[Document text start]
Using Franca's "Removal of Absolute Spatial Attributes" Post-Training (RASA) (Venkataramanan et al., 2025) to remove positional bias in of other SSL pretrained ViTs is simple and provides an increase in this downstream performance. I evaluated the performance with OverClustering (Ziegler & Asano, 2022) and obtain a 1-3% performance boost on the validation set for different ViT model sizes. Since the original codebase for RASA is not easy to reuse I adjusted it to easily put in any pre-trained encoder. I have observed an increase in performance for the DINOv2, DINOv3 encoders.
This image displays patch cosine similarity between a selected patch token and the other patches, like on page 4 of the DINOv3 paper (Siméoni et al., 2025). This quantative evaluation helps us see how well it can distinguish between object types in the image. In the visualization.ipynb
I evaluate what encoder size and RASA post-training does to the performance of the model. Smaller models still struggle to produce good cosine similarities. See the visualization.ipynb
notebook or test it for yourself in Google collab.
Install the packages using the requirements.txt
file.
# using conda
conda create --name dino python=3.11
conda activate dino
# Run the code, adjust the ./configs/rasa.yml or argparse flags
python main.py --exp_name "rasa_vits"
Pascal VOC2012
Performance on the validation set with the DINOv3 ViT-S encoder for OverClustering (Ziegler & Asano, 2022) with k={21, 100, 300} on 40/90 batches of the validation set with batch size 16 (due to compute constraints).
[Document text end]
[Recorded information start]
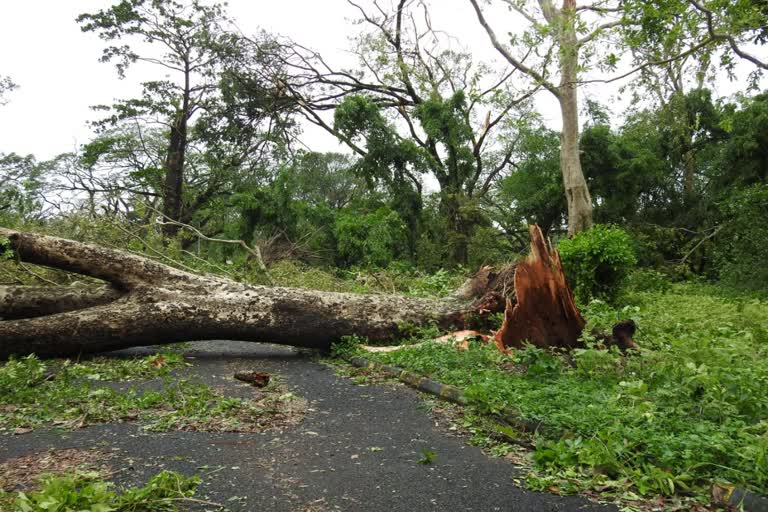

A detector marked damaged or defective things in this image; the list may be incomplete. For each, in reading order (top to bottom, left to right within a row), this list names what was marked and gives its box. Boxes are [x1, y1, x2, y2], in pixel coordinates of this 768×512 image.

cracked asphalt [0, 340, 612, 512]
[Recorded information end]
◆ Instruction
Reproduce the whole RASA post-training text word for word. The data has no role in this.

◆ Finished exercise
Using Franca's "Removal of Absolute Spatial Attributes" Post-Training (RASA) (Venkataramanan et al., 2025) to remove positional bias in of other SSL pretrained ViTs is simple and provides an increase in this downstream performance. I evaluated the performance with OverClustering (Ziegler & Asano, 2022) and obtain a 1-3% performance boost on the validation set for different ViT model sizes. Since the original codebase for RASA is not easy to reuse I adjusted it to easily put in any pre-trained encoder. I have observed an increase in performance for the DINOv2, DINOv3 encoders.
This image displays patch cosine similarity between a selected patch token and the other patches, like on page 4 of the DINOv3 paper (Siméoni et al., 2025). This quantative evaluation helps us see how well it can distinguish between object types in the image. In the visualization.ipynb
I evaluate what encoder size and RASA post-training does to the performance of the model. Smaller models still struggle to produce good cosine similarities. See the visualization.ipynb
notebook or test it for yourself in Google collab.
Install the packages using the requirements.txt
file.
# using conda
conda create --name dino python=3.11
conda activate dino
# Run the code, adjust the ./configs/rasa.yml or argparse flags
python main.py --exp_name "rasa_vits"
Pascal VOC2012
Performance on the validation set with the DINOv3 ViT-S encoder for OverClustering (Ziegler & Asano, 2022) with k={21, 100, 300} on 40/90 batches of the validation set with batch size 16 (due to compute constraints).